As in another system, the Numerado is a numbering system where you just learn twelve angles of attack. In other systems, the Numerado is 144 techniques, that’s 12 techniques for one, 12 techniques for two sometimes they refer to it as abecedario. Then again, the abecedario in some systems is a numbering system. In other systems they add the contradas, which is usually depending on what each instructor wants, will be 12 techniques for one, 12 techniques for 2, or 12 possible techniques for one and 12 possible techniques for 2 and 3 and 4 and so on.

Besides being a really cool drill, what are some of the combative benefits of the Numerado drill…..?

One of the benefits I think is, it teaches you to zone away from the rear hand and it teaches you to zone away if there is a another opponent within the equation of the attack. So I think it teaches you circling, zoning and mobility principles.

In teaching Numerado, what is the training progression …..?

In the Villabrille System they will attack with number one, if you were to think of a clock, and you were standing at 12 O’clock, your job would be to move all the way to 6.00 O’clock by the time you finished your last strike on the counter. Then when he attacks off number two, you will at least try to move 45 degrees from the original place that you were at.
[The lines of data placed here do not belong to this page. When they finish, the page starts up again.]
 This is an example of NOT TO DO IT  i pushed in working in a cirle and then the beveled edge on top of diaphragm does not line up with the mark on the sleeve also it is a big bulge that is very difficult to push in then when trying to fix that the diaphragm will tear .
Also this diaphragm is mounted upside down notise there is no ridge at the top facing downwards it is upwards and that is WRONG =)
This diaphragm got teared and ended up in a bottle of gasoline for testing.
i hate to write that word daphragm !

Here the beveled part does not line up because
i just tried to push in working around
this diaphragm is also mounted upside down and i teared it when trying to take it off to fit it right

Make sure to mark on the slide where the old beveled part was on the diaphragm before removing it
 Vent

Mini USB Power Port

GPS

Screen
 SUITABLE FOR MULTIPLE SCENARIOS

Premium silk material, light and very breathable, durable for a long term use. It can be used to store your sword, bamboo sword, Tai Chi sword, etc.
The idea behind this is to simulate more than one warrior, because one attack might be from this direction and one attack might be from that direction. Numerado is also a very good light aerobic exercise, however it could also be a heavy aerobic exercise, which could also lead into the anaerobic system.

Can the drill be trained with various weapons….?

Yes, the Numerado is a very good drill because you can inter-change different weapons. Double stick could be double sword, double sword could be sword and shield, it could be a staff versus double sticks, it could be a spear versus double sticks. It could be stick and dagger versus shield and sword or single stick or double sticks. There are just so many different variations that you can put into it, that’s why I think it’s a very good drill. You can have a hatchet; you can have a sword and dagger as opposed to a sword and shield as opposed to a shield and dagger as opposed to a shield and an axe. So you can have a shield and axe and then you have an axe and dagger. There are just countless of different ways that you can expose your students to the Numerado drill.